But the downside is that, because of the amount of time it takes, the breadth-first search strategy is not well suited for traversing specific sites and y nested HTML files.

>>>>

Focused search strategy

Unlike depth-first and breadth-first search strategies, focused search strategy is based on the "match-first principle" of accessing the data source, and based on specific matching algorithms, it actively selects and prioritizes data documents related to the topic of demand. Based on a specific matching algorithm, it actively selects and prioritizes documents that are relevant to the subject matter of the request, which guides subsequent data crawling.

This type of focused crawler will determine a priority score for hyperlinks in any page visited, and insert the link into a circular queue according to the score, which helps the crawler to prioritize the tracking of potentially higher degree of matching pages until it obtains sufficient quantity and quality of target information. It is easy to see that the main focus of the crawler search strategy lies in the design of the priority scoring model, that is, how to distinguish the value of the link, different scoring models for the same link will give different scores, which directly affects the efficiency and quality of information collection.

In the same mechanism, the scoring model for hyperlink tags can naturally be extended to the evaluation of HTML pages, because every web page is composed of a large number of hyperlink tags, and it seems that the higher the value of the link, the higher the value of the page where it is located, which provides theoretical and technical support for the search engine's search specialization and application of the broader.

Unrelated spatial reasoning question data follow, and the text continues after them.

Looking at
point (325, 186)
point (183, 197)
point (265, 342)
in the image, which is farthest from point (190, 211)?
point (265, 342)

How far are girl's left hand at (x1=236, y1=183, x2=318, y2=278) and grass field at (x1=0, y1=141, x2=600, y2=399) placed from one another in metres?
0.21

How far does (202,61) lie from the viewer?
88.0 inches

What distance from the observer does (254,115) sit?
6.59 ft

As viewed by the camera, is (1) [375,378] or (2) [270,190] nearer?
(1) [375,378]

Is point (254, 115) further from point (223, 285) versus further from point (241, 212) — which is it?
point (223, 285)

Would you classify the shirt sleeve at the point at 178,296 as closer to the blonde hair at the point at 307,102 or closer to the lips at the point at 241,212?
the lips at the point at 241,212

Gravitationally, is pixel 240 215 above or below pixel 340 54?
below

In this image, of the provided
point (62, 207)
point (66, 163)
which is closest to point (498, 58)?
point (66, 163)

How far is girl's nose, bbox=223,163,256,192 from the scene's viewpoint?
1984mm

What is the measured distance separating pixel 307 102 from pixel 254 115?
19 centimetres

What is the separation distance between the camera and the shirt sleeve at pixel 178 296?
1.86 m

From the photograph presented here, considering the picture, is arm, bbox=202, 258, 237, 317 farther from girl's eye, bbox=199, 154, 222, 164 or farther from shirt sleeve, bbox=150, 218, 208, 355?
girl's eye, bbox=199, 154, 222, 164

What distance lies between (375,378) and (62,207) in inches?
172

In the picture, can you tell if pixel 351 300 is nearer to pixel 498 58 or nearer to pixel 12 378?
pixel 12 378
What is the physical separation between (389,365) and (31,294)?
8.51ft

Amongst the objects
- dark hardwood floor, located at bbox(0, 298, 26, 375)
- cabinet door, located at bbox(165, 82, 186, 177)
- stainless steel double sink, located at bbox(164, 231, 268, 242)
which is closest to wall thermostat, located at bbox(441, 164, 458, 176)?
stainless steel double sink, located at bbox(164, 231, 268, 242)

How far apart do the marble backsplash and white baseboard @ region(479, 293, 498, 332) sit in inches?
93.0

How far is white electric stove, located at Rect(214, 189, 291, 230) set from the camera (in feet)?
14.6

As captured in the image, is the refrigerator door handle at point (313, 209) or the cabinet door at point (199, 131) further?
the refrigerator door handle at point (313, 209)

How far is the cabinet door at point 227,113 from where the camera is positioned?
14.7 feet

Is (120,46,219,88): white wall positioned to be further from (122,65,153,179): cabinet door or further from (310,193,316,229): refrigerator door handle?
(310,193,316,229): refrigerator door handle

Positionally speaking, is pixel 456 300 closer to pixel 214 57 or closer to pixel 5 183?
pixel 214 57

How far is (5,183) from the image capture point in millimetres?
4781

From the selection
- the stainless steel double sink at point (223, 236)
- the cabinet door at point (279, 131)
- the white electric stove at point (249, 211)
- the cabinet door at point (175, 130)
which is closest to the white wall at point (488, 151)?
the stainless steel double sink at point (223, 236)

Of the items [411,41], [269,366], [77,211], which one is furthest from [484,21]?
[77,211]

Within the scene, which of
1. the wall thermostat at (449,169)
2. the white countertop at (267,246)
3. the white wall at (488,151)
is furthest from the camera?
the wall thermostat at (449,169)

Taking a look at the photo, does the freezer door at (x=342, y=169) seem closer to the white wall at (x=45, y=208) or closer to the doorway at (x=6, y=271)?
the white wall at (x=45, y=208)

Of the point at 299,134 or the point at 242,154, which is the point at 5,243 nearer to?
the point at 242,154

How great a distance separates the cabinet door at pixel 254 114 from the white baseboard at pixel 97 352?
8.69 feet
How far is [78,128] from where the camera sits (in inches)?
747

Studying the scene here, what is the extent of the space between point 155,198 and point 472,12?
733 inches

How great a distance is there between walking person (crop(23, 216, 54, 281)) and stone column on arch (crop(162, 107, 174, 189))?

Currently, common focused search strategies include two kinds based on "consolidated learning" and "context map".

From the point of view of the degree of application, the current domestic mainstream search platform mainly adopts the breadth-first search strategy, mainly because of the low vertical value density of the information in the domestic network system, while the horizontal value density is high. However, this will obviously miss some of the smaller citation rate of network documents, and the horizontal value enrichment effect of the width-first search strategy, will lead to these small amount of links to the source of information is ignored indefinitely.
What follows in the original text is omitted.